Peru is a jewel of biodiversity and incredible landscape beauties: from the desert coasts of the Pacific Ocean to the tropical, impenetrable and wild jungles, to the wonderful peaks of the Andes mountain range and the incredible Rainbow Mountain. The other fascinating side of Peru is rich in history, important archaeological sites, Inca ruins (not to mention the iconic Machu Picchu), colonial cities and a long and ancient culinary tradition. A fertile land, Peru, whose population has always respected and revered the “Pacha Mama”, Mother Earth, who continues to donate precious and delicious food, in fact, superfoods. Some of which have become famous throughout the world and have also become protagonists of tables around the world.
In Peru you can enjoy good food and thanks to the enormous variety and high quality of prepared dishes, it is not difficult to find suitable dishes for all tastes. Peruvian cuisine is a waste of healthy foods, with high nutritional values, rich in nutrients, vitamins and antioxidants. The Andean dishes are mostly good, tasty and sustainable. The superfoods of Peru are not a novelty, in fact, they have been cultivated in the Andean lands since ancient times and are part of a long tradition, which is now spreading throughout the world precisely because it represents a true culinary and terrestrial treasure. There are about 45 products grown in the territory, including fruits, vegetables, cereals and fish. The brand “Superfoods Peru” was born from these ideas.
The superfoods of Peru
The best known Peruvian superfoods are, without a doubt, quinoa, avocado, sweet potatoes, cocoa, grapes. Here are the most mysterious with original names:
Peruvian maca is an ancient plant that grows in the Andean highlands, between 3500 and 4500 meters above sea level. Maca root is used as a natural tonic powder, stabilizes blood pressure, reduces stress and fatigue, helps the brain produce energy and provides vitality and endurance. It provides proteins, minerals, vitamins, calcium and iron.
Camu camu is a small fruit from the Peruvian Amazon and contains a high level of vitamin C, higher than oranges and lemon. It helps strengthen the immune system, skin and eyes. It also seems to be useful for stabilizing mood in patients with anxiety and depression.
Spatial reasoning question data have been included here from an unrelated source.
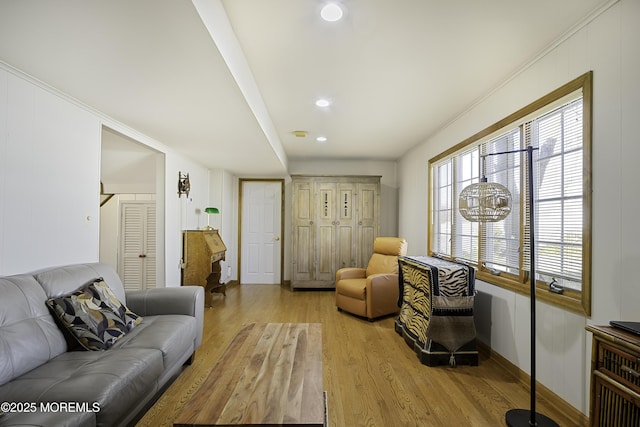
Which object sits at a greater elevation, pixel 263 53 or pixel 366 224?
pixel 263 53

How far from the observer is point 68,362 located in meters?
1.66

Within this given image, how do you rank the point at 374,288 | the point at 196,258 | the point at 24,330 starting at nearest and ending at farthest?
the point at 24,330, the point at 374,288, the point at 196,258

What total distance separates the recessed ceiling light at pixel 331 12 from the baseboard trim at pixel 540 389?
2.80 meters

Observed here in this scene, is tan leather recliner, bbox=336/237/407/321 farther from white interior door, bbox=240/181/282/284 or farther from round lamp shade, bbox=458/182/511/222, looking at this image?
white interior door, bbox=240/181/282/284

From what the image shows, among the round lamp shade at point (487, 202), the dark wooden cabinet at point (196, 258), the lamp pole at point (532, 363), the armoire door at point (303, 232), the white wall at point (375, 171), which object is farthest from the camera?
the white wall at point (375, 171)

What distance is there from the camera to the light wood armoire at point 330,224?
17.6ft

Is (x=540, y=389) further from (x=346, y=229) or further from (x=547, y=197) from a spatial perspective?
(x=346, y=229)

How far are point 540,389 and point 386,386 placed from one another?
1100mm

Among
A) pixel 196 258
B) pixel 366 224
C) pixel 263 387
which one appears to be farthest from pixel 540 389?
pixel 196 258

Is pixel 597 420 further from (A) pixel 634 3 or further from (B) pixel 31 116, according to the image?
(B) pixel 31 116

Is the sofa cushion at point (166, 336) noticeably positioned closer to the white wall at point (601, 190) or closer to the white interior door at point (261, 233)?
the white wall at point (601, 190)

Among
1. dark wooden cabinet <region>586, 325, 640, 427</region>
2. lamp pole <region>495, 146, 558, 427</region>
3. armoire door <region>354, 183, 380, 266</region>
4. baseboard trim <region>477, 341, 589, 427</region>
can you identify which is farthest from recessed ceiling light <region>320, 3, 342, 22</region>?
armoire door <region>354, 183, 380, 266</region>

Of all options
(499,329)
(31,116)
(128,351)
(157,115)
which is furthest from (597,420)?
(31,116)

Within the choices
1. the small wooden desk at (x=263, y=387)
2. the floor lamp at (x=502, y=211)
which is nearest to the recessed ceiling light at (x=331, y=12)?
the floor lamp at (x=502, y=211)
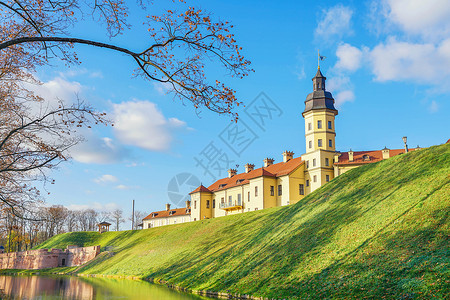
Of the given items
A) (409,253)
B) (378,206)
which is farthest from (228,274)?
(409,253)

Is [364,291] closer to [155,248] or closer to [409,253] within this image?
[409,253]

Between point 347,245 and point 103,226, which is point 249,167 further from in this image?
point 347,245

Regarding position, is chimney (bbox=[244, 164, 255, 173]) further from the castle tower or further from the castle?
the castle tower

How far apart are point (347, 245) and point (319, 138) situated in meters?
34.0

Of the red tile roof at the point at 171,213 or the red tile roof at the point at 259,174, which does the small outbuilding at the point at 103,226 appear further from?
the red tile roof at the point at 259,174

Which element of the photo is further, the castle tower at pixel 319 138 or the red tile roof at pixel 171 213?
the red tile roof at pixel 171 213

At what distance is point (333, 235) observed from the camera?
20000 mm

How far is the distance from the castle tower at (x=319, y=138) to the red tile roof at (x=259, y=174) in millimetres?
2232

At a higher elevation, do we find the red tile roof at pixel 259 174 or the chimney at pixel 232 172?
the chimney at pixel 232 172

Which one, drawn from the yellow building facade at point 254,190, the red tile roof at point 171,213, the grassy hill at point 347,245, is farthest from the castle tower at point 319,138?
the red tile roof at point 171,213

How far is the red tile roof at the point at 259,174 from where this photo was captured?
52.0 metres

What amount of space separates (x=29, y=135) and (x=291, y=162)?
152ft

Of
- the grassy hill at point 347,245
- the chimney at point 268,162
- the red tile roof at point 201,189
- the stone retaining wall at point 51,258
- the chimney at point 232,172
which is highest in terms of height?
the chimney at point 268,162

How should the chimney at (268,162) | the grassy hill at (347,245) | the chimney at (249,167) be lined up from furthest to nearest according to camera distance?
the chimney at (249,167) → the chimney at (268,162) → the grassy hill at (347,245)
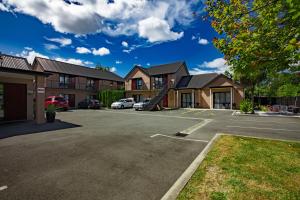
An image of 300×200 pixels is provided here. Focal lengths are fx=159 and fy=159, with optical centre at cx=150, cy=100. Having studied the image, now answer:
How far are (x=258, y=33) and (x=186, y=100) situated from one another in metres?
25.1

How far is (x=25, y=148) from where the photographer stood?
6.09m

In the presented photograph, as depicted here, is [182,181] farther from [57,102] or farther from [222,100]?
[222,100]

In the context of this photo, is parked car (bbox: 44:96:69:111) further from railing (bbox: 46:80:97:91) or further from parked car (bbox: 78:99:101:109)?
railing (bbox: 46:80:97:91)

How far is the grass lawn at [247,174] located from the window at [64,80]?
30246 millimetres

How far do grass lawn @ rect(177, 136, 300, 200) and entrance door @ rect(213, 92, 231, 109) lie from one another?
2098cm

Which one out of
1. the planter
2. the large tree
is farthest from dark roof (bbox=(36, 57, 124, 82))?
the large tree

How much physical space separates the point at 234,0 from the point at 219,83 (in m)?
21.3

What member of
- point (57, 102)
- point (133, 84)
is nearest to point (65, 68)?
point (57, 102)

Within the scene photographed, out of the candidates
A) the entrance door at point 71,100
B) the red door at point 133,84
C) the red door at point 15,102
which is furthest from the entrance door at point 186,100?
the red door at point 15,102

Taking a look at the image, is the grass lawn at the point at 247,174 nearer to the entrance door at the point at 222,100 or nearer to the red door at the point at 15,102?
the red door at the point at 15,102

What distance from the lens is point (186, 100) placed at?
2995 cm

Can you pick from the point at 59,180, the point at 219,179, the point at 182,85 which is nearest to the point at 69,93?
the point at 182,85

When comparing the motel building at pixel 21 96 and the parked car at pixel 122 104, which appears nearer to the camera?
the motel building at pixel 21 96

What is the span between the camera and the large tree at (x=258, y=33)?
4.63 meters
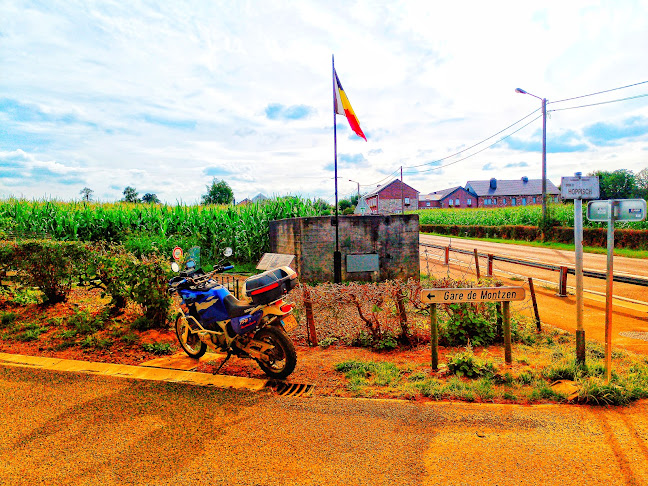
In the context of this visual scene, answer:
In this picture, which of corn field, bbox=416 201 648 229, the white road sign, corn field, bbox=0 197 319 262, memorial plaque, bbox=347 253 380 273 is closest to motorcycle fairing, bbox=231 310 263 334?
the white road sign

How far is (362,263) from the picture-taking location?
12.3m

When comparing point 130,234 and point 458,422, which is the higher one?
point 130,234

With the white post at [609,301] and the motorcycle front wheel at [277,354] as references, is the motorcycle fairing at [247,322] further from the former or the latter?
the white post at [609,301]

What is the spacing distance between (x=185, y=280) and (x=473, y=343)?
13.5 ft

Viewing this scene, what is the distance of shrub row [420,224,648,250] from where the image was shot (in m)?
21.8

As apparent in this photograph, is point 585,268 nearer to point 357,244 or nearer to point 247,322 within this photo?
point 357,244

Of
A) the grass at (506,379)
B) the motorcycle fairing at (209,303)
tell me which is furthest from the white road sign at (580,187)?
the motorcycle fairing at (209,303)

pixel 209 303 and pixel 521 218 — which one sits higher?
pixel 521 218

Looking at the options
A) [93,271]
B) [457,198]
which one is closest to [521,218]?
[93,271]

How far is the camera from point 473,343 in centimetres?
640

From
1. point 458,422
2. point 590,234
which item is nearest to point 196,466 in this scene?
point 458,422

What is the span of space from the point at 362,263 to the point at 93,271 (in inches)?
273

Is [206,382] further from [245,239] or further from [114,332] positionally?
[245,239]

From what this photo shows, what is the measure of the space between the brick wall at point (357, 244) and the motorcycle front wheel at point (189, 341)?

It is used in powder form.
Sacha Inch, whose seeds contain one of the most important sources of omega 3, 6 and 9 in the world (even larger than blue fish). Sacha inch oil helps people with irritable bowel and fatty liver problems, lowers bad cholesterol (LDL) and regulates blood pressure.
What to eat in Peru
Peruvian cuisine is a wonderful fusion with Spanish, African, Chinese, Japanese and Italian cuisine. In 2015 Lima was chosen as the world capital of gastronomy. Here fish is one of the main ingredients, and ceviche is the national pride. It is a dish based on raw fish and seafood cut into small pieces and marinated in lemon, onion and chili. The other typical dishes to taste are tiradito, an onion-free version of ceviche, and parihuela, a tasty fish and seafood soup.
In Lima there are many restaurants, from the most prominent to the least known and lonely, and there are many cocktail bars where you can enjoy a pisco sour, so Lima is increasingly transforming into a trendy city.
Meat is another of the main ingredients of Peruvian cuisine, especially in the interior areas. A popular dish in all of Peru is roast chicken, which can be tasted in one of the many picturesque pollerias. If you’re brave enough, try Cuy, the baked guinea pig, stuffed or fried. Other typical dishes to eat in Peru are sauteed loin, soups and thousands of recipes based on potatoes, which in Peru produce more than 3000 different types. Rice is also a fundamental part of Andean cuisine, and it is prepared in many different ways: chifa with vegetables, meat or fish, and tacu tacu which, with black beans, is a super tasty and nutritious dish, as well as cheap.